The government’s response? To rush through anti-worker legislation that could see workers fired for taking action to defend their working conditions. Make no mistake, the Minimum Service Level Bill is more about suppression than it is about safety. Removing the rights of workers to stand up for their interests at a time of skyrocketing living costs and falling pay.

At the same time, we’re seeing scandal after scandal in Westminster. From partygate to PPE contracts and now Nadhim Zahawi finally sacked over his dodgy tax affairs and failure to come clean.

Politicians are playing by their own rules whilst ordinary people suffer.  The NHS is crumbling, the cost of living is rising and more and more people are struggling to make ends meet.

Even long-time Tory Rod Stewart took the time to call into Sky News last week to call for a change of government, slamming the Tories’ treatment of striking nurses and claiming he’d never seen the state of the country so bad.

Westminster isn’t working and we need change now.

But it’s not just the tired Tory government in power we need to fix. It’s the system that is keeping them there. The system that hands near total power to governments of the day who fail to represent the interests and the opinions of the people they’re meant to serve.

Working people are being let down by this Tory government because our electoral system means they can be. Our broken Westminster system means that those in power don’t have to govern in the interests of the majority – because when it comes to election time they know they don’t need a majority of their votes to win.

They’ve repeatedly refused to negotiate or find common ground with public sector workers attempting instead to use the issue to drive a wedge between those workers and the rest of us, banking that they can use this conflict to shore up the support of those voters they do need while ignoring and even antagonising, those they don’t.

This kind of politics means the views and voices of too many of us are ignored by politicians in Westminster.
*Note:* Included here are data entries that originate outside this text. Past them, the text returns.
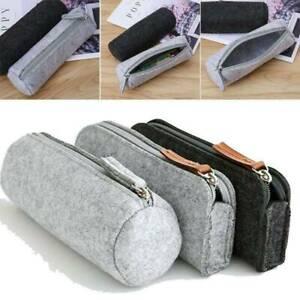 Large Simple Felt Zipper Cosmetic Pouch Pencil Bag Pen Case School Supplies New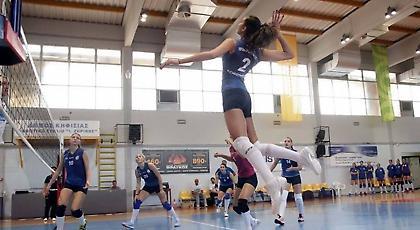 Αποχώρησε από τη Volleyleague Γυναικών ο Ηρακλής Κηφισιάς
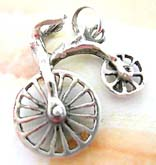 Cut-out wheel movable bicycle design sterling silver pendant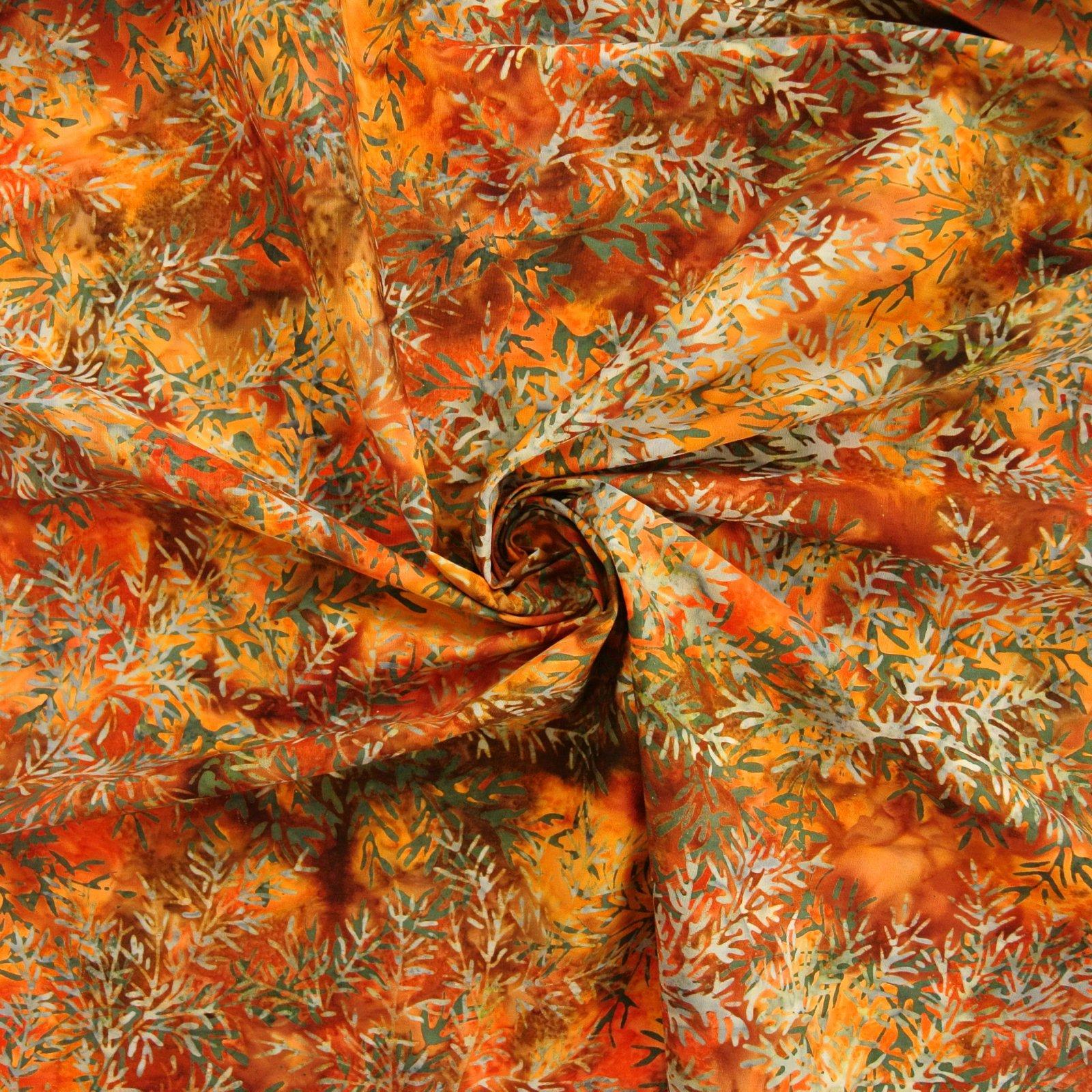 Artisan Batik Forest Trails Autumn
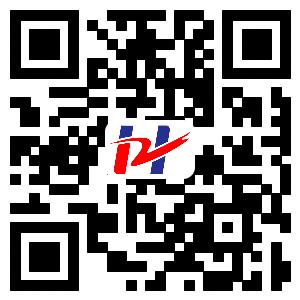 竞博官网app污水处理竞博体育app下载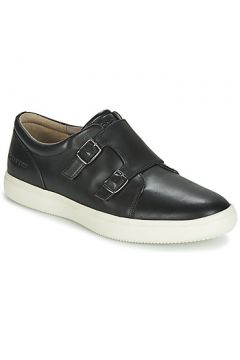 Chaussures Rockport CL COLLE MONK STRAP(115410356)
The result is the chaos we see with a government more interested in the survival of itself and its allies than addressing the big political issues of the day.

We need a new kind of politics where the views of ordinary people are heard in Westminster, where governments are accountable to the people and, their focus is on the issues that matter to them.

That’s why we need proportional representation.

Only when every vote counts and we have a parliament that accurately reflects the view of voters across the country will our politics in turn begin to reflect it too.

It would end the ability of politicians to play the interests of one group of voters against the other by ensuring that a full range of opinions is reflected in parliament – amplifying the voices of the working people that are being ignored by this Tory government.

Until then the chaos we see will continue – with workers forced to take to the picket line to have their voices heard while ministers stumble from scandal to scandal appearing to care little more than advancing their own interests.

It’s clear that Westminster is the cause of Britain’s political problems and PR must be part of the answer.